Source texts of formatted documents:
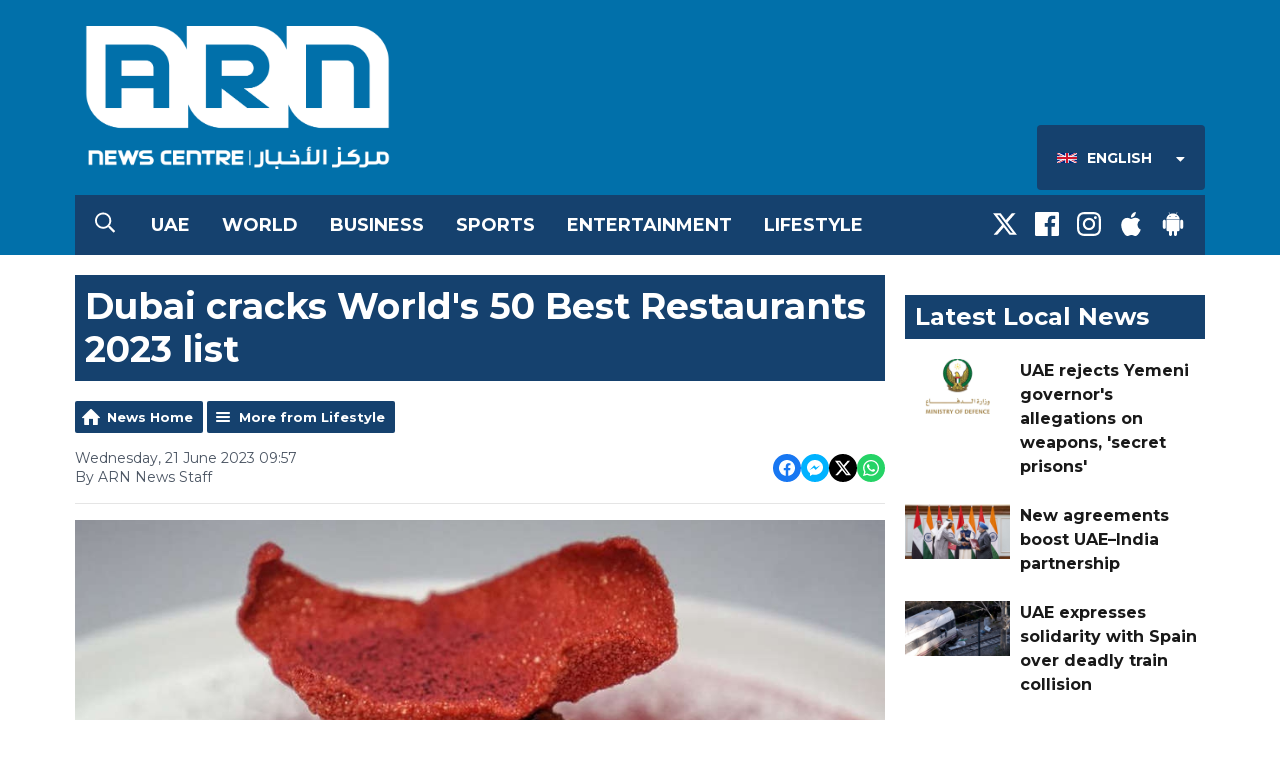

--- FILE ---
content_type: application/javascript
request_url: https://ads.aiir.net/pageads?s=526&path_no_tll=%2Fnews%2Flifestyle%2Fdubai-cracks-the-worlds-50-best-restaurants-2023-list%2F&pos%5B%5D=6424&pos%5B%5D=6425&pos%5B%5D=6427&pos%5B%5D=6426&pos%5B%5D=to&pos%5B%5D=cs&service_id=3944&loc=1&callback=_jsonp_1768893684306
body_size: -46
content:
_jsonp_1768893684306({"src":"arm64"});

What you will do:
Your copy of the data above should match it exactly, apart from the images.

Response below:
--- FILE ---
content_type: application/javascript
request_url: https://ads.aiir.net/pageads?s=526&path_no_tll=%2Fnews%2Flifestyle%2Fdubai-cracks-the-worlds-50-best-restaurants-2023-list%2F&pos%5B%5D=6424&pos%5B%5D=6425&pos%5B%5D=6427&pos%5B%5D=6426&pos%5B%5D=to&pos%5B%5D=cs&service_id=3944&loc=1&callback=_jsonp_1768893684306
body_size: -46
content:
_jsonp_1768893684306({"src":"arm64"});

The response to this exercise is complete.